Sorry for the ‘shitty’ title (pun intended) but living with a little boy makes you talk about shit and farts and the like with ease. As you might have guessed, there is no dearth of shit stories in my house…
Fresh from being potty-trained and doing his big job in the loo, Little Man asks me in all seriousness (after being sat on the loo for a good 10 minutes or more) – “Mummy, can I do LOTS of potty?”
Yes dear, there is no limit and no quota. Let it go… (sorry, another ‘crap’py pun).
Another revelation from when on the loo – “Mummy, my potty doesn’t have a very nice smell”
I KNOW. I’ve been changing your nappies since day 1…
This was another gem he came up with, when trying hard to do a poo – “My potty’s not listening to me, it doesn’t want to come out.”
And saving the best for last – “A fart came out of my mouth” – when he let out a big burp. C’mon, you gotta chuckle at this one;)

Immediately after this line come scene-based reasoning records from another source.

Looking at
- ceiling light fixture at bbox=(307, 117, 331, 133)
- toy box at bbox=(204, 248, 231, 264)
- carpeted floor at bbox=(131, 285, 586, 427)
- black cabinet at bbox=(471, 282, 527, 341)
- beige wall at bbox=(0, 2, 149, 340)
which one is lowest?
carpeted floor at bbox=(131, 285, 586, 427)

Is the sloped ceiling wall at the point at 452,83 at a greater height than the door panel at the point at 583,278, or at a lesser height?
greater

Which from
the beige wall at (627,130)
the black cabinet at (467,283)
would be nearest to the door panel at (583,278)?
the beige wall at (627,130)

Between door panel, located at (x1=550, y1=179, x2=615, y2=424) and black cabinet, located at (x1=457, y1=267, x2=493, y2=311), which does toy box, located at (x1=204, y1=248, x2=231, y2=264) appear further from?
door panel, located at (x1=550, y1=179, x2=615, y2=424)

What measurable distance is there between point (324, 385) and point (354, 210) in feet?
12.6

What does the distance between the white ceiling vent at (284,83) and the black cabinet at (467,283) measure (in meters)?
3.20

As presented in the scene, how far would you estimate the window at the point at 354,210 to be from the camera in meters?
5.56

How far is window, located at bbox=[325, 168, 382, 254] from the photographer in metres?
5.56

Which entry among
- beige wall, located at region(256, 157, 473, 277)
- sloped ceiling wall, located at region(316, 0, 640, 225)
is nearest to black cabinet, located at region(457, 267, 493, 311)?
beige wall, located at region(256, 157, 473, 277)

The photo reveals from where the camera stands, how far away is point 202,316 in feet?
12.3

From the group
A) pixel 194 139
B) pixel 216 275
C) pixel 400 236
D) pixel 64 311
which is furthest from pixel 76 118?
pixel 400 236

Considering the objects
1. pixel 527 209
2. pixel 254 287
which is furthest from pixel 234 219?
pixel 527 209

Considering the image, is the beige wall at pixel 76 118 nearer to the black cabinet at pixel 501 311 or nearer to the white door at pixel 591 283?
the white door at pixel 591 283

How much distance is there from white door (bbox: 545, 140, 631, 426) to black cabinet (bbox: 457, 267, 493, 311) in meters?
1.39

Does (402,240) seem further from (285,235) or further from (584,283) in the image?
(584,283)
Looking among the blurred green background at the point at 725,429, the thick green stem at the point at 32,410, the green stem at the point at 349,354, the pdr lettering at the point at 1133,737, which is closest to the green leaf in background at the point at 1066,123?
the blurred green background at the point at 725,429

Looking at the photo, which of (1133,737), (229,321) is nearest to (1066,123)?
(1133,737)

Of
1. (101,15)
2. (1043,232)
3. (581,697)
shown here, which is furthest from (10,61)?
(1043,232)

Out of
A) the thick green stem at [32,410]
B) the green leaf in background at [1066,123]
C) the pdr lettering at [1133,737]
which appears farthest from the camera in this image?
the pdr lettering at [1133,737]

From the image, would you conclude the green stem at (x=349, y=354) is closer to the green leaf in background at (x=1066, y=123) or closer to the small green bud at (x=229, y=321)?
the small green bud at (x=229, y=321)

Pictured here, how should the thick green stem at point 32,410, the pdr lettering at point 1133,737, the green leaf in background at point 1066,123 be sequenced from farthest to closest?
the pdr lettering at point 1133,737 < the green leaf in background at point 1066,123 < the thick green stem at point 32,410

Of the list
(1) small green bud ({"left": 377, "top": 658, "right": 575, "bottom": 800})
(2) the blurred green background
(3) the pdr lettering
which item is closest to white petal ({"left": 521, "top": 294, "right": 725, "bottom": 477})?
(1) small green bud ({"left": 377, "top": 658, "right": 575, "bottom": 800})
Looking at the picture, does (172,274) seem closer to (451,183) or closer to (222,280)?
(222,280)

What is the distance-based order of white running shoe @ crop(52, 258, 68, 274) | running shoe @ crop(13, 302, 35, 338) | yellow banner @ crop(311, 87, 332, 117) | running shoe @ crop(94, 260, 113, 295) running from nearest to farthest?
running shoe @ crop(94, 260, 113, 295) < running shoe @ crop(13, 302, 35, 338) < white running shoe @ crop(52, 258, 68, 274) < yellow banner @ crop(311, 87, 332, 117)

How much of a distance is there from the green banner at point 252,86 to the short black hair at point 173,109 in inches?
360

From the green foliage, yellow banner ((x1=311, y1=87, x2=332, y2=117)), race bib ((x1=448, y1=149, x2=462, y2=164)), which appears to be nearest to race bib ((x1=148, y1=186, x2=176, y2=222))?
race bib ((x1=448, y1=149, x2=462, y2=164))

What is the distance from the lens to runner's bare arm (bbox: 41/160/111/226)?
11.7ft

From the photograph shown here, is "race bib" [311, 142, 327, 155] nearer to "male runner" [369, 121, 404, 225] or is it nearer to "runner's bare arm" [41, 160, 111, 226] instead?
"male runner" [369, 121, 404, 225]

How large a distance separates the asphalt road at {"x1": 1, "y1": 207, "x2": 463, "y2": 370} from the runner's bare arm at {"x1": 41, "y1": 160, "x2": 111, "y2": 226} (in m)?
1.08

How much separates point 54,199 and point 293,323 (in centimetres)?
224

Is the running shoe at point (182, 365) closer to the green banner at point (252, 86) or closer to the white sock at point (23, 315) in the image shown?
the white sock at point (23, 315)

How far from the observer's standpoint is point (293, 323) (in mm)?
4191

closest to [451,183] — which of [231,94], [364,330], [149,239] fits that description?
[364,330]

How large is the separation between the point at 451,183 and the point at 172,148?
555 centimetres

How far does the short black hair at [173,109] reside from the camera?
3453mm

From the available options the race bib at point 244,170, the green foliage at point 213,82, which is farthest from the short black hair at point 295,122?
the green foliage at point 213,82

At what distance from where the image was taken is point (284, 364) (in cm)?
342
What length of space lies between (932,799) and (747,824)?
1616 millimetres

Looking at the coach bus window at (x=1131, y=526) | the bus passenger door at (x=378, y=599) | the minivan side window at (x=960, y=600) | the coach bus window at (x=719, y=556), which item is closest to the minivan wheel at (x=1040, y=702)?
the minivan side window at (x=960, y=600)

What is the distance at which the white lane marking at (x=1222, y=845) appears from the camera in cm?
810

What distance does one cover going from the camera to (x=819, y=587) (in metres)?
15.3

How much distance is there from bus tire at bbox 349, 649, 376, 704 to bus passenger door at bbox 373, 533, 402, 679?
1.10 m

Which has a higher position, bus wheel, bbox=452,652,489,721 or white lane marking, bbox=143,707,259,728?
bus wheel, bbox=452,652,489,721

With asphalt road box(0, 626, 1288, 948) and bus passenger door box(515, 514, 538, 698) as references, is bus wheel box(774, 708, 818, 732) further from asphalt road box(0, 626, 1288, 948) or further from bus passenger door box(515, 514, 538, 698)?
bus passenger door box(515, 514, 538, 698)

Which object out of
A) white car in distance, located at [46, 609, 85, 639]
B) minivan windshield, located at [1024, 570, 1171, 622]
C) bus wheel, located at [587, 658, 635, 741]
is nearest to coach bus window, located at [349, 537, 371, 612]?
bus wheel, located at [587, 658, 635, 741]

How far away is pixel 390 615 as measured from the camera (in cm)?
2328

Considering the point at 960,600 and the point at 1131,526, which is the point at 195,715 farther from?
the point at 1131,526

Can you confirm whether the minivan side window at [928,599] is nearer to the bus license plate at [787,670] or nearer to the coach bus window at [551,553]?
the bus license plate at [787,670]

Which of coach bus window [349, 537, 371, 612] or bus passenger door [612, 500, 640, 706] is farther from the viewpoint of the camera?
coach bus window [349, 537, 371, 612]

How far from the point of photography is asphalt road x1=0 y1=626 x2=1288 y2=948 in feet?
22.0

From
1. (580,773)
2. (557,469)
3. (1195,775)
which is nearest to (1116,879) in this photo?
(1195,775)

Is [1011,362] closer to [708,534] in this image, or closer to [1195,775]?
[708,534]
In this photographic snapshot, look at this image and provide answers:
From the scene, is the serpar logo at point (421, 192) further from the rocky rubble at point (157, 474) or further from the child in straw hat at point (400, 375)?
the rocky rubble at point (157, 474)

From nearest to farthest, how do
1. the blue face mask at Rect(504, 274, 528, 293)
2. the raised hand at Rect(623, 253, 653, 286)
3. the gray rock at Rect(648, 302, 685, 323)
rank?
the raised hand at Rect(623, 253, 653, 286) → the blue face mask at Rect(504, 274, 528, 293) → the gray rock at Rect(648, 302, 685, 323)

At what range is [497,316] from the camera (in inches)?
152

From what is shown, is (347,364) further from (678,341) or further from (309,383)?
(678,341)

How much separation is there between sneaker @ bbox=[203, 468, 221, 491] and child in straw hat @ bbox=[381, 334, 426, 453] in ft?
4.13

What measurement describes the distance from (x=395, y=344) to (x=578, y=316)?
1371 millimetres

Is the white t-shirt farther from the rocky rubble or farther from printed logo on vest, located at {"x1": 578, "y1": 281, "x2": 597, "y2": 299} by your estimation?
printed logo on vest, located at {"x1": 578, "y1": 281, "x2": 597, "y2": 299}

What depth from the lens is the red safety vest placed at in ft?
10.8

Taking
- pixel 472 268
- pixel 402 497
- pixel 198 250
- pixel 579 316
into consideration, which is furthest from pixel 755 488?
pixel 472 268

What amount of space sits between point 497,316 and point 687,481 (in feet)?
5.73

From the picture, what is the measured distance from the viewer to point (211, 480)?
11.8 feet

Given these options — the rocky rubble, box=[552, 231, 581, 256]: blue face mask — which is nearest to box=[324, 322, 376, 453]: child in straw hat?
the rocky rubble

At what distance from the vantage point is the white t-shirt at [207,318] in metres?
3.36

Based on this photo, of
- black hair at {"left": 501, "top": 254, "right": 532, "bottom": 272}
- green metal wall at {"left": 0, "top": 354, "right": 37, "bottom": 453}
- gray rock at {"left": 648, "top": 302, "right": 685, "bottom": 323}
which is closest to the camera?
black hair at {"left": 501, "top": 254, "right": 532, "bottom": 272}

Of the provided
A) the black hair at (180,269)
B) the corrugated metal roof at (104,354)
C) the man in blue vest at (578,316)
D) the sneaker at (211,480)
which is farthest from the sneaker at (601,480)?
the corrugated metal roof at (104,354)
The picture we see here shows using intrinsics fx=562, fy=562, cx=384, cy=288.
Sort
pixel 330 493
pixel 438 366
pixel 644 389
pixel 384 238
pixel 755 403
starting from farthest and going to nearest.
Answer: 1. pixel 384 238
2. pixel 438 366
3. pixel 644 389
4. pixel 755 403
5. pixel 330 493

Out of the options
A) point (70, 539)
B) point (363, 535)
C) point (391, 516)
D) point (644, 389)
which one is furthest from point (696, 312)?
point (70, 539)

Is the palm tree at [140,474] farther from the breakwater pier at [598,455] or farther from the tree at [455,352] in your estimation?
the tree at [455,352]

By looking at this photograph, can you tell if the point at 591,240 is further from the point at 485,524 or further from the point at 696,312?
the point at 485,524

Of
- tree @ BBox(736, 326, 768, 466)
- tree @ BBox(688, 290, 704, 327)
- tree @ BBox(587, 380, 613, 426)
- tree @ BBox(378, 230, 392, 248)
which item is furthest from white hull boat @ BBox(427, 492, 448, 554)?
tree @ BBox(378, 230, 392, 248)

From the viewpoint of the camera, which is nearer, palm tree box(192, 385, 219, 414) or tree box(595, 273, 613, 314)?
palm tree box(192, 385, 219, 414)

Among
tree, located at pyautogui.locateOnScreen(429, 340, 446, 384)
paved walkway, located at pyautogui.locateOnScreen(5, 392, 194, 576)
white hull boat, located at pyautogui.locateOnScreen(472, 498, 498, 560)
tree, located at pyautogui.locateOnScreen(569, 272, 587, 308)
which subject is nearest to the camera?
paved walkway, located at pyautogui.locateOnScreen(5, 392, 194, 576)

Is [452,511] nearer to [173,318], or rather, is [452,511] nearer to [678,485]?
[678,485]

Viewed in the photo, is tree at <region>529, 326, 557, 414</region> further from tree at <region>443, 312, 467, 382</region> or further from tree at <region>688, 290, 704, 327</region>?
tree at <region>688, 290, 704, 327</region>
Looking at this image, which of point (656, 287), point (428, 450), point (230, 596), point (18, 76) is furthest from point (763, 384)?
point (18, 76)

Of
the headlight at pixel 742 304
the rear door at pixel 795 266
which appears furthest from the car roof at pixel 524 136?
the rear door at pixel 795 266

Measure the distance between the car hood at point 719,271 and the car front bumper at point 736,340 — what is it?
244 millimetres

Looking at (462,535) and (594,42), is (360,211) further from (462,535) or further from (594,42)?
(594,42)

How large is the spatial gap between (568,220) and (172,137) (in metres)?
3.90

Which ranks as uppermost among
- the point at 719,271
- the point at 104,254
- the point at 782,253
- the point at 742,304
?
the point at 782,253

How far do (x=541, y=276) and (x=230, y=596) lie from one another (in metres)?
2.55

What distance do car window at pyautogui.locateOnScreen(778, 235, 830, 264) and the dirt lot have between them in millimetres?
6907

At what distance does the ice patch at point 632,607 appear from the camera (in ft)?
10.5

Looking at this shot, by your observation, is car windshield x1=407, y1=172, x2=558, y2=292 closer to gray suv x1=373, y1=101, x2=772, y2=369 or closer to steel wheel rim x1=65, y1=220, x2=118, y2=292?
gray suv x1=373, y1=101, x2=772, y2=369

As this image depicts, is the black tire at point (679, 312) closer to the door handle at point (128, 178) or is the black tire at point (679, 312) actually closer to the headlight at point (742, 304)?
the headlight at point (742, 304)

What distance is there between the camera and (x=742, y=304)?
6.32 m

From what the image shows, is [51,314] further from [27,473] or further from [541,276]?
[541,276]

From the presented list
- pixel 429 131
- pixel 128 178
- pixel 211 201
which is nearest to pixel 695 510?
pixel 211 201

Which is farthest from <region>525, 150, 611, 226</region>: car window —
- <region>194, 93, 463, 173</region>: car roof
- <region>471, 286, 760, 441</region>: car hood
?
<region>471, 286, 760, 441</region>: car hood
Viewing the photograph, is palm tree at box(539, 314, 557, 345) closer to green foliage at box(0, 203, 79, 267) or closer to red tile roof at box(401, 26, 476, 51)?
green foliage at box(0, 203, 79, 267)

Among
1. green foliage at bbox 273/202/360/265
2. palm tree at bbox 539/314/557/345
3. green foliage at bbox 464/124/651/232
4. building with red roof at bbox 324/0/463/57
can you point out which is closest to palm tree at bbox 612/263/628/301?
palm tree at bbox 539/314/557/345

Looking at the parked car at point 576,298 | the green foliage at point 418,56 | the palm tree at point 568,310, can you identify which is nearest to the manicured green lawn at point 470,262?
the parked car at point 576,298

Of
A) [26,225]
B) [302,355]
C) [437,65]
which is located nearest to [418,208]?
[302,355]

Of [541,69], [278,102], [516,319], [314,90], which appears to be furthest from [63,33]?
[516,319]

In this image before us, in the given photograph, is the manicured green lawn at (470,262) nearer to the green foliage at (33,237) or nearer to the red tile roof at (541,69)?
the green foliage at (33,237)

Little Man has always had a fascination with garbage trucks (I’ve had to watch garbage trucks load garbage on many occasions), and the other day whilst we were walking past one, he announces: “When I grow up, I want to be a garbage man…” That’s it kiddo, aim for the stars (or the dumpster?!). And here your father and I are going nuts looking for a house next to an outstanding or good school!



Remember that week of gorgeous weather we had last month? When everyone rejoiced that Spring was finally here (although it did feel like summer at 27 degrees!). So we were in the park on that lovely hot sunshining day and as Brits have a tendency to do when the sun is shining, a man a few feet away from us started stripping right to his undies. As Little Man watched him undo his layers, he asked me: “Mummy, why is that man having a bath in the park?”


Whenever Little Man repeats a mistake after apologising (which is almost every night, when he drives me nuts before bedtime, then tells me he’s sorry whilst we’re cuddling in bed, only to repeat the following night), I tell him that there’s no point in saying sorry if he doesn’t mean it.

So one day as I was strapping him into his car-seat, I was singing the Teenage Mutant Ninja Turtle song (yeah, weird I know, but that’s my life now, along with the Paw Patrol theme song) and Little Man asks me: “Why are you singing that?”
Me: “Just like that. I felt like it”
Little Man: “No, you can only sing it when the TV is on”
Me: “Alright, I’m sorry”
Little Man: “There’s no point in saying sorry!!!”